→ **Rows from a spatial reasoning dataset**:

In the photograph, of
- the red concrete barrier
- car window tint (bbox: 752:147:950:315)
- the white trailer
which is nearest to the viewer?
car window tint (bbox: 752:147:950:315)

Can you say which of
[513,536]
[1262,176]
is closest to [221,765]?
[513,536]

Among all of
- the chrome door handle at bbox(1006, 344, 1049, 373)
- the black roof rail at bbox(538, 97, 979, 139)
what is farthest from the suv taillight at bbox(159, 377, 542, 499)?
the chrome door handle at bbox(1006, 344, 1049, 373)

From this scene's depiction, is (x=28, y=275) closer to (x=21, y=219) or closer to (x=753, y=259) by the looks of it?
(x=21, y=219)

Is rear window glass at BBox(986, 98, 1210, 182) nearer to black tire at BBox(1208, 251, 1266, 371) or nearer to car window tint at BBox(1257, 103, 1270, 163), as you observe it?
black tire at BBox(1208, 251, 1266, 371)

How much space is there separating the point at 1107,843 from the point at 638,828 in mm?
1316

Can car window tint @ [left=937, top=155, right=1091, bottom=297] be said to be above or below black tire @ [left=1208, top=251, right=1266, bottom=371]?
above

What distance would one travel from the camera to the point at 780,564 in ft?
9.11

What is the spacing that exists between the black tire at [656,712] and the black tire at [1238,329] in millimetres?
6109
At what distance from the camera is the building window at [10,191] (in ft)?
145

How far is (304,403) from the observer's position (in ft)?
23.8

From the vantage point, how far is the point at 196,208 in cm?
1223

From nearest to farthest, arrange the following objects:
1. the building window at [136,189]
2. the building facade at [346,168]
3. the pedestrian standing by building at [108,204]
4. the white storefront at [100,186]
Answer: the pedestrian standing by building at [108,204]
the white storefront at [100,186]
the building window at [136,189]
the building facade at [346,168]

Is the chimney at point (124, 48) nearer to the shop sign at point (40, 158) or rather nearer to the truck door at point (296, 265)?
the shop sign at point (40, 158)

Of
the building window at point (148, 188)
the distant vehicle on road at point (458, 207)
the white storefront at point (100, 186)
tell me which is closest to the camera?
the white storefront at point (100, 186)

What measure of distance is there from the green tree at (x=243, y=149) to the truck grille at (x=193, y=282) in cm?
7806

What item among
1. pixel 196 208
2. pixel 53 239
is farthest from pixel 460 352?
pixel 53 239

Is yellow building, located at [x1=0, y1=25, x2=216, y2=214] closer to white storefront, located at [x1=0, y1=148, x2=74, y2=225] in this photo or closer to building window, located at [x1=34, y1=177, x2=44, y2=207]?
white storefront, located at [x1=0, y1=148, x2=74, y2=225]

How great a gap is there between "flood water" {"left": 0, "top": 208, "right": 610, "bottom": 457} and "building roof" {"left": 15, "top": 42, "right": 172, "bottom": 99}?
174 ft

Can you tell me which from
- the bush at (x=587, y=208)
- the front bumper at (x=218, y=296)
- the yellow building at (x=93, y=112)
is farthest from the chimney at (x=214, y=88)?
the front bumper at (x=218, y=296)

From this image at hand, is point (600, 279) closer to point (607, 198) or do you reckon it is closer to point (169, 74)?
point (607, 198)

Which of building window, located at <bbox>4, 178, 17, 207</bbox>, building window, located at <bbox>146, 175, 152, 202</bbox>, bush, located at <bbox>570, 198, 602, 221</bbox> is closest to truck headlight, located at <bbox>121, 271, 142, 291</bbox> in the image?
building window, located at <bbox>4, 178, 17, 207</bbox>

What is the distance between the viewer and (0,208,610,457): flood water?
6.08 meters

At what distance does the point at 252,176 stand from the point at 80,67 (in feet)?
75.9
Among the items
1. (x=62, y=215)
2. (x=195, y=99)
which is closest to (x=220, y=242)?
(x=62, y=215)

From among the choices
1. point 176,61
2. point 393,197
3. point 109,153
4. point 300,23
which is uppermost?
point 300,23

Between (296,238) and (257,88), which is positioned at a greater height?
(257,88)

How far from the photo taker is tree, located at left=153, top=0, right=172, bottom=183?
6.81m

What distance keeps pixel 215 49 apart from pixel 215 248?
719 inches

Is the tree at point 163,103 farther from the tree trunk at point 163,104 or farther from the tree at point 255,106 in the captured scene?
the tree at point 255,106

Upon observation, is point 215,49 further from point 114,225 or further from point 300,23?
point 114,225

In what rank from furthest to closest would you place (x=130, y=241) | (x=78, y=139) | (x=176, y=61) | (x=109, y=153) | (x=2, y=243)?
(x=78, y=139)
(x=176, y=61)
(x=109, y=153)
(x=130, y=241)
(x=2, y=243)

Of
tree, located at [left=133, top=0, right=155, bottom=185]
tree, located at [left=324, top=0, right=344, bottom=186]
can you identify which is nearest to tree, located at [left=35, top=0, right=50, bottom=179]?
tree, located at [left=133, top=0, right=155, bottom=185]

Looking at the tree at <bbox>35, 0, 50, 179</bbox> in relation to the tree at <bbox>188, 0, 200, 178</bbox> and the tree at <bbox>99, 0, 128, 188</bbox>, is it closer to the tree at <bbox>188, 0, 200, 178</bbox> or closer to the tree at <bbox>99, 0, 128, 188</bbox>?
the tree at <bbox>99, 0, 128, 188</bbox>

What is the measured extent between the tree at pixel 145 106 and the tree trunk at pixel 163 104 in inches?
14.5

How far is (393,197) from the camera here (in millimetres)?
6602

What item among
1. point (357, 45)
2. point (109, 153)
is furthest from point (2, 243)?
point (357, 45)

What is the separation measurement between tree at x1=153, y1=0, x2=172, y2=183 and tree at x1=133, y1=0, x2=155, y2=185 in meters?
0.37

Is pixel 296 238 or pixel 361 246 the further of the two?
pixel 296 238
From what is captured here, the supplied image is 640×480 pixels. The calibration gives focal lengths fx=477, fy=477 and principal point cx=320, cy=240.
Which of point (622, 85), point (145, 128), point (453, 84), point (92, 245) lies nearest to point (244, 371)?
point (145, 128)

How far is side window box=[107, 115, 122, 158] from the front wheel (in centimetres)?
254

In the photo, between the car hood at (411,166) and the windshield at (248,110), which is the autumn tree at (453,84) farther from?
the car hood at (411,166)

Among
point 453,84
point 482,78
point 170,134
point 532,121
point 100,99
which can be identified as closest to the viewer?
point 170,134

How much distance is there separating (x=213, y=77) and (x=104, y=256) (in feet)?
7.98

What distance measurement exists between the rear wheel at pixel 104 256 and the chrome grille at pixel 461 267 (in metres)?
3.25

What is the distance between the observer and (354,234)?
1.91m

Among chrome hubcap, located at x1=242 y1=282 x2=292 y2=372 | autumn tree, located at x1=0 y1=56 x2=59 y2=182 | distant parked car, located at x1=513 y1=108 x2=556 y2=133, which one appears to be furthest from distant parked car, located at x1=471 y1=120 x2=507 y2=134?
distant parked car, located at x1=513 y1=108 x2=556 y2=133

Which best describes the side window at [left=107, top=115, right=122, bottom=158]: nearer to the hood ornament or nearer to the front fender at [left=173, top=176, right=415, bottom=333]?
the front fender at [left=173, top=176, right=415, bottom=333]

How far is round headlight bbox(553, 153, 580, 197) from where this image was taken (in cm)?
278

→ **EXERCISE**:
Starting from the line containing "What is the distance between the observer" and ending with the final line of the data, reproduce each line exactly as it appears, including no other lines.

→ **COMPLETE ANSWER**:
What is the distance between the observer and (354,234)?
1.91m

Among chrome hubcap, located at x1=242 y1=282 x2=292 y2=372 | autumn tree, located at x1=0 y1=56 x2=59 y2=182 | distant parked car, located at x1=513 y1=108 x2=556 y2=133, which one appears to be furthest from distant parked car, located at x1=471 y1=120 x2=507 y2=134?
distant parked car, located at x1=513 y1=108 x2=556 y2=133

Which best describes the side window at [left=107, top=115, right=122, bottom=158]: nearer to the hood ornament or nearer to the front fender at [left=173, top=176, right=415, bottom=333]?
the front fender at [left=173, top=176, right=415, bottom=333]

How far is round headlight bbox(553, 153, 580, 197) from where this image was taken (in cm)?
278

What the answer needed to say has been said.